I had my second exam scheduled today and next week is Spring Break. From the inbox:
All classes are canceled Friday, March 7. Campus is closed until noon for employees.
This makes an entire week that the university has canceled my MWF 10-10:50 Stats II class. Each time the cancellation was a good decision. With most students living off campus and public transportation not running, it is just too risky to have thousands of people on slick roads.
That said, a week of class is a long time. A significant chunk of material that I (optimistically) hoped to cover will not be covered this semester (nonparametric statistics, time-series analysis). Several years ago the TR morning classes missed two weeks of class. A few falls ago the university basically canceled finals week due to snow.
There are significant educational costs that have been ignored as part of our adverse weather policy and there is too much snowy weather in Boone to ignore these costs. The only things I can think of is to have (a) some extra class days built in to the academic calendar or (b) have all classes with web content to mitigate the cancellations. When will this happen? Maybe never. In terms of (a) the academic calendar is already too jam packed with two sessions of summer school and a two week break for 12 month contract upper administrator vacations. Our "reading day" before final exams has routinely been moved to a Saturday. In terms of (b) the majority of faculty still don't have the technical skills to get a lecture or quiz online. And given the low morale in the UNC system, faculty are in no mood to have the legislature, UNC general administration or Appstate upper administration pile on any sort of extra work.
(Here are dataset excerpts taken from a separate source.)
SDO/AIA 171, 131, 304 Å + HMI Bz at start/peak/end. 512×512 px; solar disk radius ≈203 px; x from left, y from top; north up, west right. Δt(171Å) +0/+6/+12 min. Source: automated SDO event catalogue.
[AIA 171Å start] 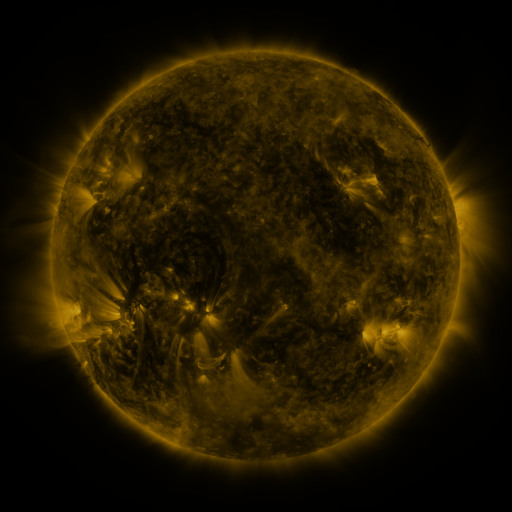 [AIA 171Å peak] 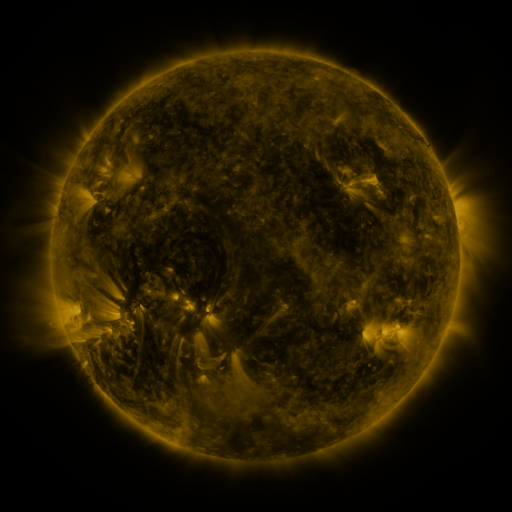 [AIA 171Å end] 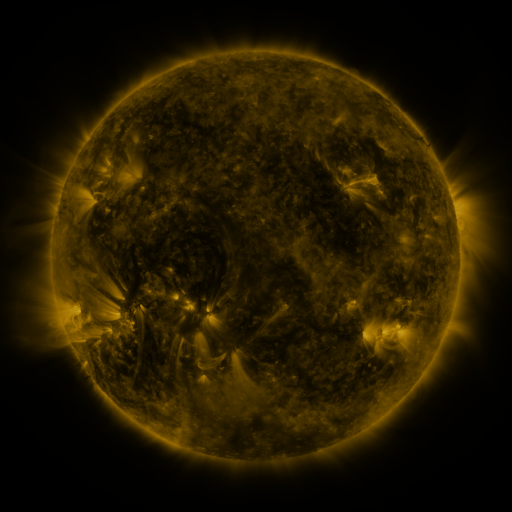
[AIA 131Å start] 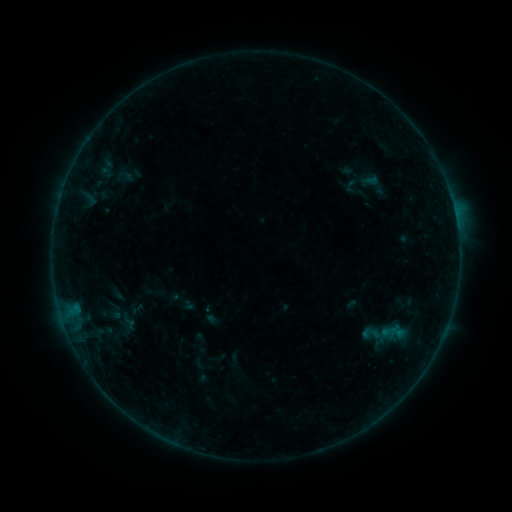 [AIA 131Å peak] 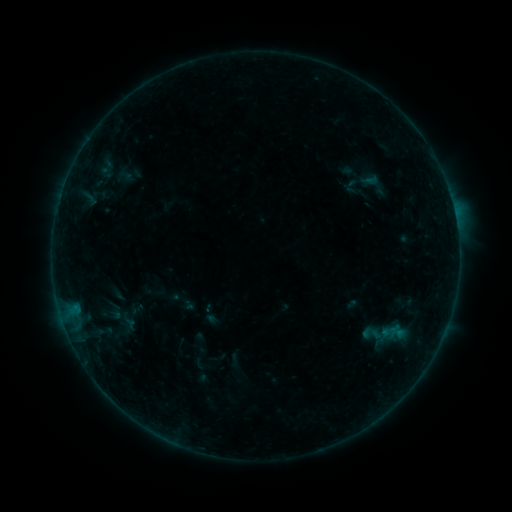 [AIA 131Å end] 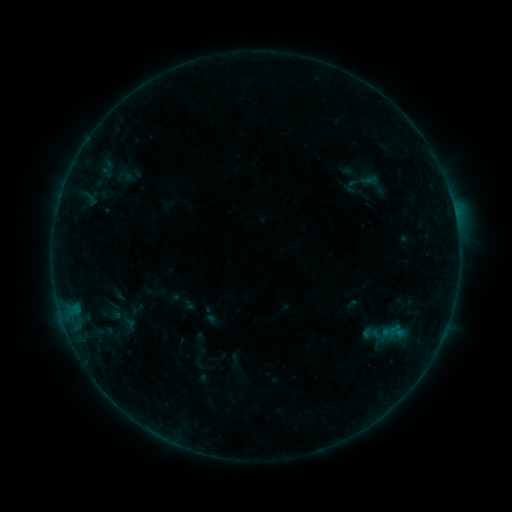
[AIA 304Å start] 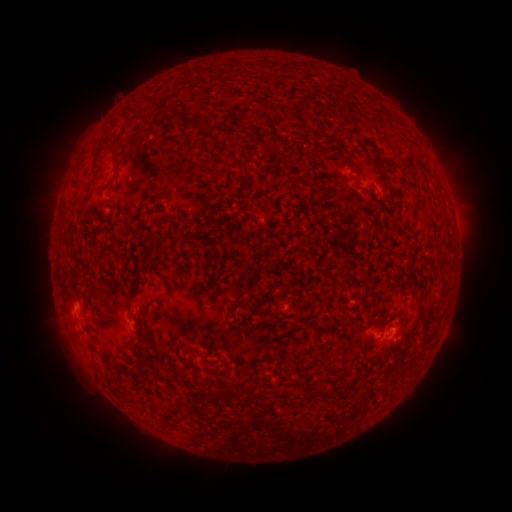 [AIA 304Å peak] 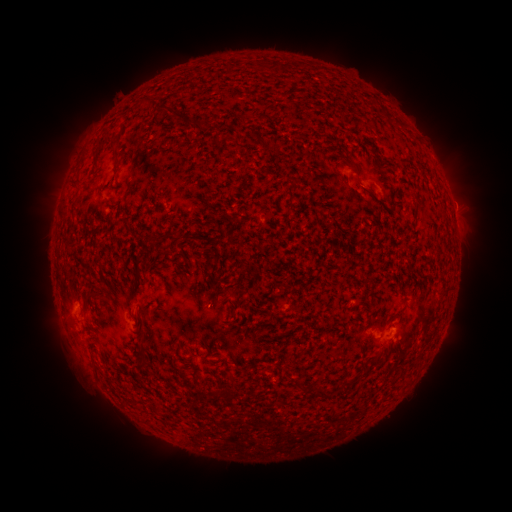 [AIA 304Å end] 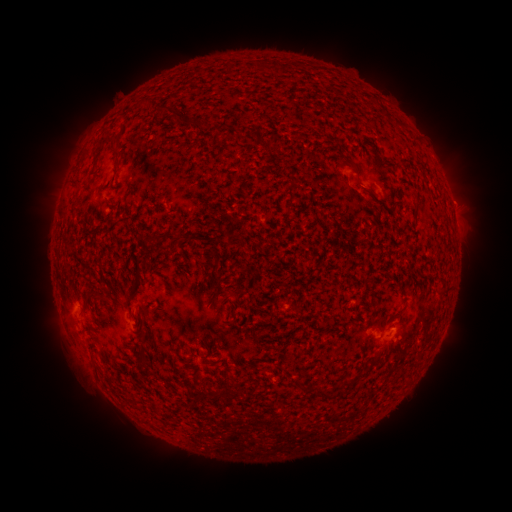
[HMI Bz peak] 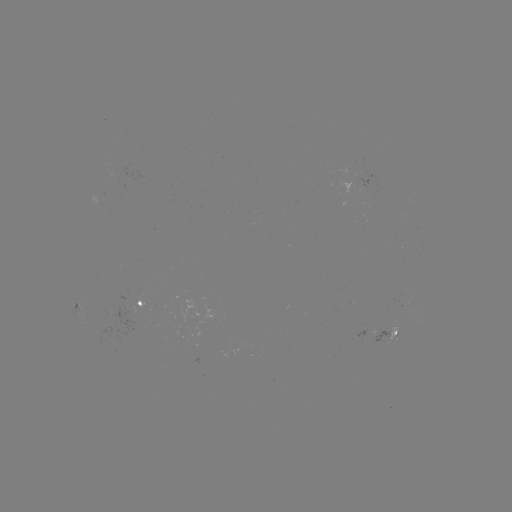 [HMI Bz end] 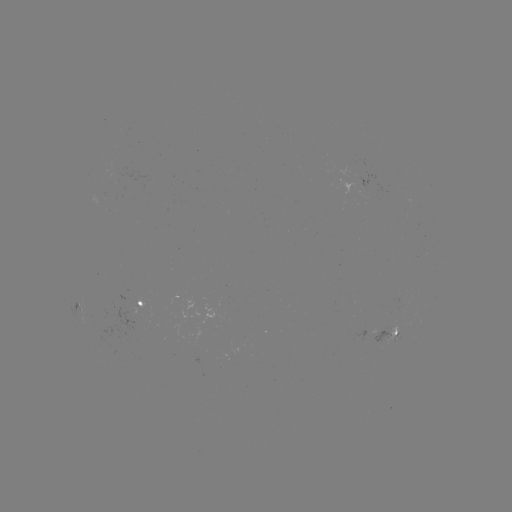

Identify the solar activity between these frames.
no classed flare was catalogued and no EUV brightening was flagged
The university makes sure to tell faculty that if we are out of town for a conference then we need to have some sort of educational opportunity as a substitute (guest lecture, online quiz). There is no such thing when the administration decides to cancel class. How seriously should I, as a part-time administrator (i.e., department chair), take the upper administration's mandate that I monitor all classes and make sure that faculty don't simply cancel class when they are out of town on university approved travel?
Which brings me back to the awkward logistics of my class. When do I have the exam? Most of the students had already studied by the time class was canceled. The Monday after spring break doesn't sound appealing (half the class will still be on their way back from their Colorado/Utah ski vacation). The Wednesday after makes it two weeks since the last lecture on the material on the exam. Complicating that is the CEO lecture that my students will attend on Friday during class time (I'll be at a conference and business students are strongly encouraged to attend the CEO lecture).
Update: The roads were fine by 11 am. The decision to cancel Friday afternoon classes was nothing more than a "hey, it is spring break and classes won't be doing anything anyway" decision. Sad that the administration has the same attitude as the college students.